## Статья
Фонарь Диогена - Хоружий Сергей Сергеевич 5 стр.


Нам же, соответственно, остается лишь обозреть части этого разъединенного дискурса как они есть: «Субъекта», «Тело», или же «Человека-машину», «Страсти», или смешанные явления. Следом за тем, мы попытаемся свести части воедино, чтобы, увидев очертания целого, достичь все же некоторой суммарной характеристики человека Картезия.

А. Субъект, или субстанциализированное сознание. Итак, исполнить миссию совершенного познания способна мысль человека, мыслящее Я. Это исходная интуиция и установка Декарта; но с самого начала в эту установку входило и важное дополнение: полноценный исполнитель миссии – только чистая мысль, та, что движется лишь по собственным законам (кои, как мы помним, Божественны и ведут к истине). В обычном же своем бытовании, мысль включает и другие активности, такие как воображение, воля, которые отличны от чистого постижения или понимания (entendement), однако тоже принадлежат к Res Cogitans и противоположны Res Extensa. Таким образом, Я, как Мысль, (Мышление) структурируется в своем содержании. Первая дефиниция в геометрическом изложении Метода гласит: «Под мыслью я понимаю все, что присутствует в нас таким образом, что мы это немедленно и непосредственно сознаем (sommes connaissants). Тем самым, все действия воли, понимания, воображения и чувств суть мысли»[52]. Как видно из этой дефиниции (затем повторяемой в «Началах»), «мыслящий» полюс декартовой дихотомии как широкое понятие, не сводящееся к чистому познающему разуму и объединяющее все мыслительные активности, ближе всего соответствует современному понятию сознания – с важною оговоркой, что «мыслящая вещь» Декарта, в отличие от наших представлений о сознании, трактуется как субстанция. Термин же «субъект», равно как и выражение дихотомии в форме «расщепления субъект – объект», еще не употребляются у Декарта, представляя собой позднейшее немецкое привнесение; мы будем пользоваться ими, памятуя о различии между «субъектом познания» и «субъектом сознания».

## Исходные данные
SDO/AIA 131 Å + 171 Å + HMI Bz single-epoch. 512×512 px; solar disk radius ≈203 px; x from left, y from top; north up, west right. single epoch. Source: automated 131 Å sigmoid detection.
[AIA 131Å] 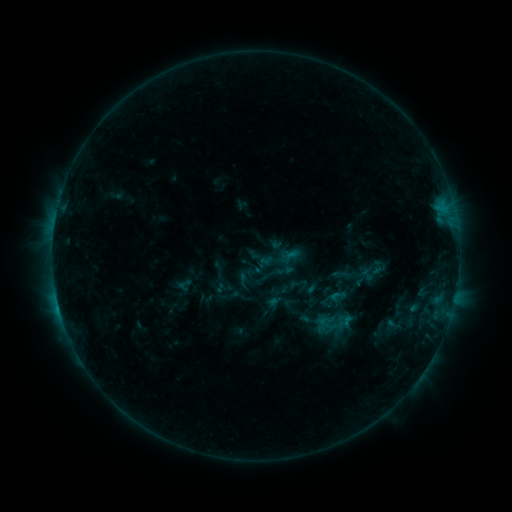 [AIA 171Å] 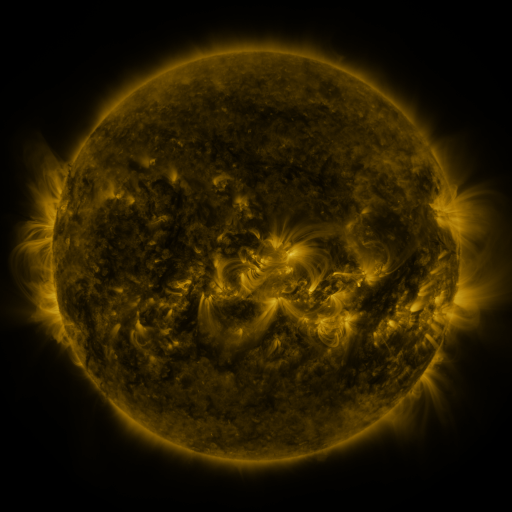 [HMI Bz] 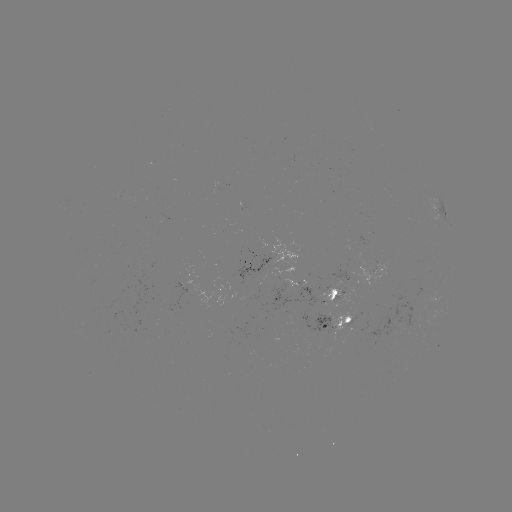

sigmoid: (328, 286, 346, 305)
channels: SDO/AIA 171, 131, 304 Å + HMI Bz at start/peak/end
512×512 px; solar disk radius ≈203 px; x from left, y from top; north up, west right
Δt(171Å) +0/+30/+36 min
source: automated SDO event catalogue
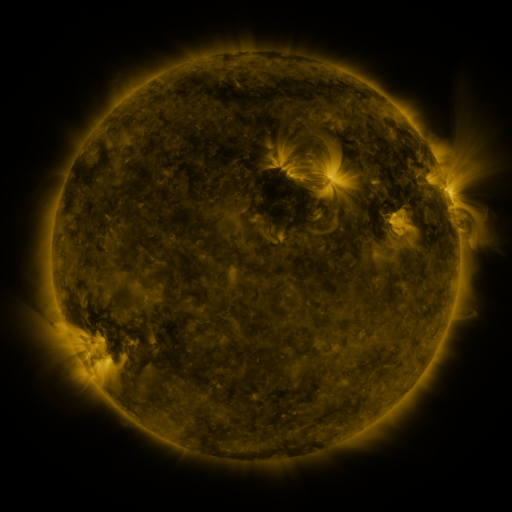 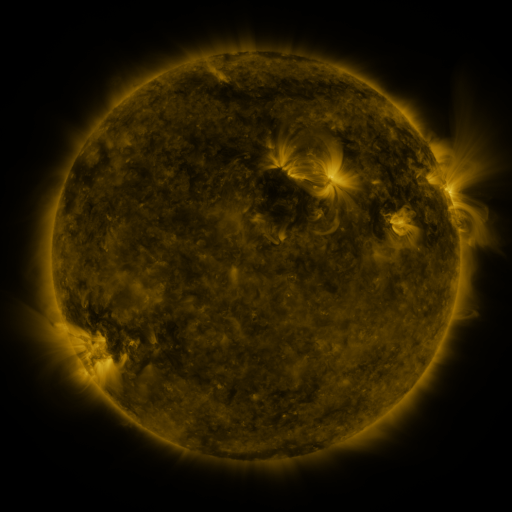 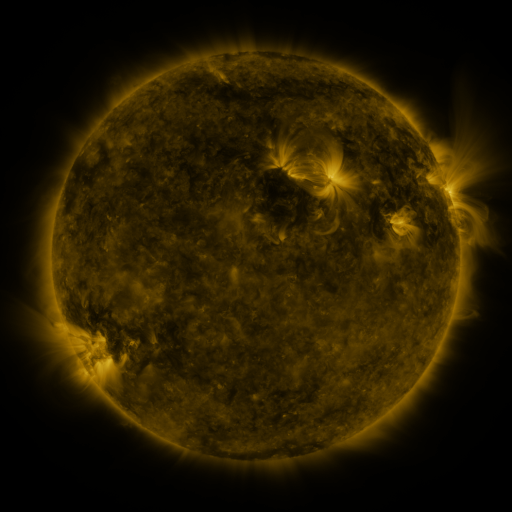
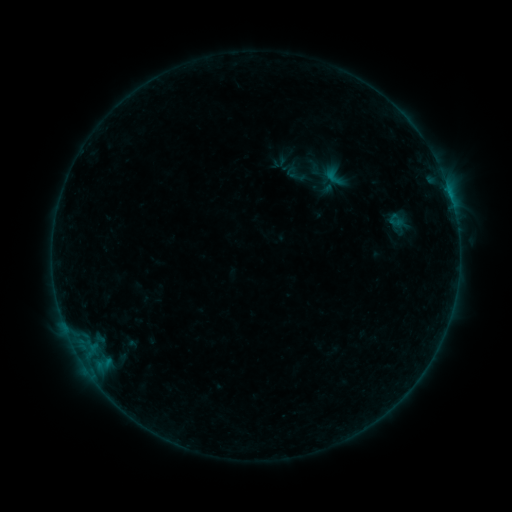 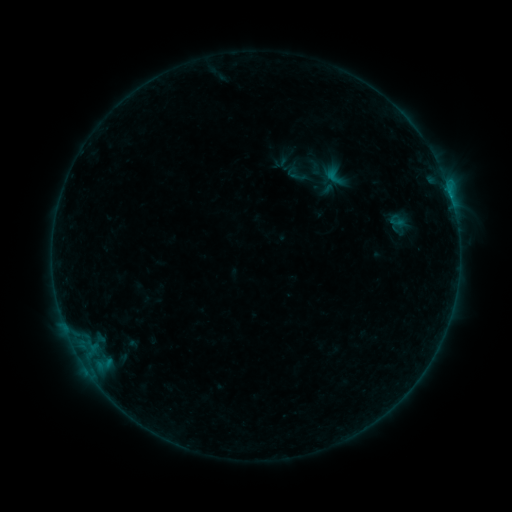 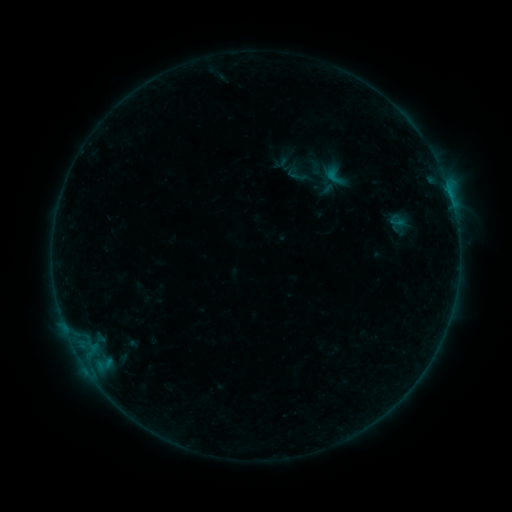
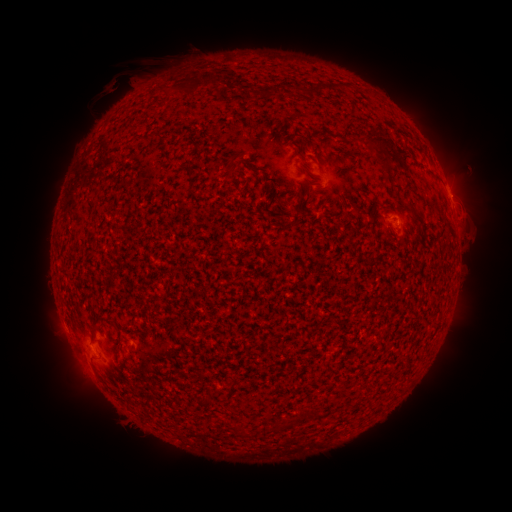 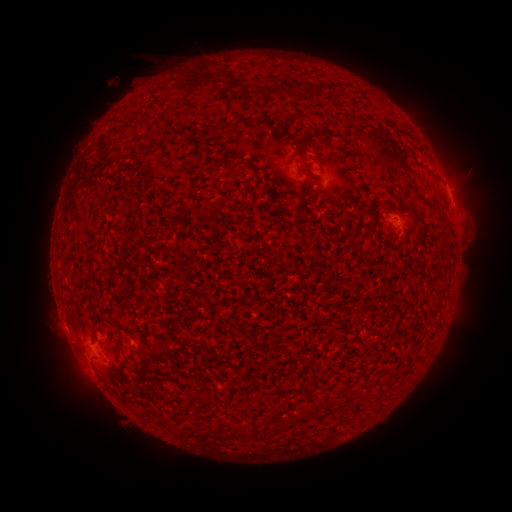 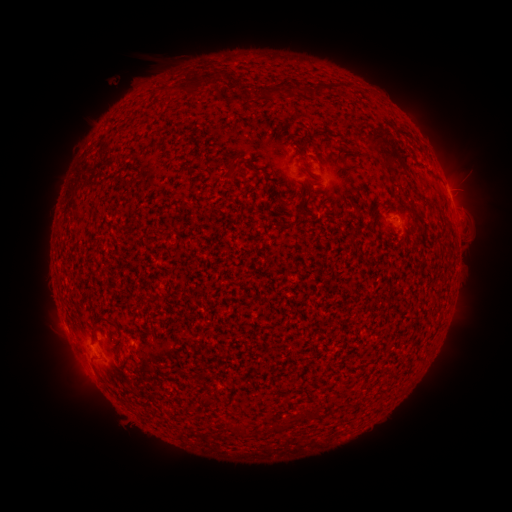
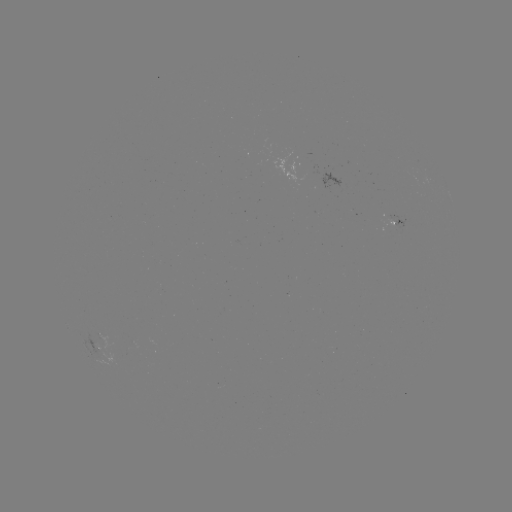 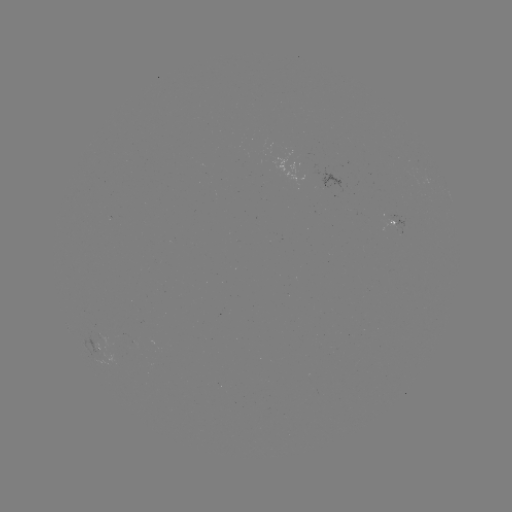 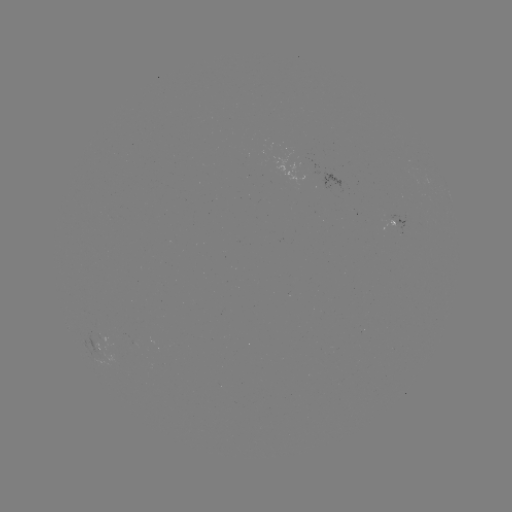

## Цель 1
Перечислите все виды действий, которые первая дефиниция геометрического изложения Метода в статье относит к мыслям.
## Цель 2
Отредактируйте фрагмент статьи между словами «Нам же, соответственно, остается» и «характеристики человека Картезия.» включительно, поставив «раздробленного» вместо «разъединенного».
Записи взяты из другого источника.

## Результат 1
Действия воли, понимания, воображения и чувств.

## Результат 2
Нам же, соответственно, остается лишь обозреть части этого раздробленного дискурса как они есть: «Субъекта», «Тело», или же «Человека-машину», «Страсти», или смешанные явления. Следом за тем, мы попытаемся свести части воедино, чтобы, увидев очертания целого, достичь все же некоторой суммарной характеристики человека Картезия.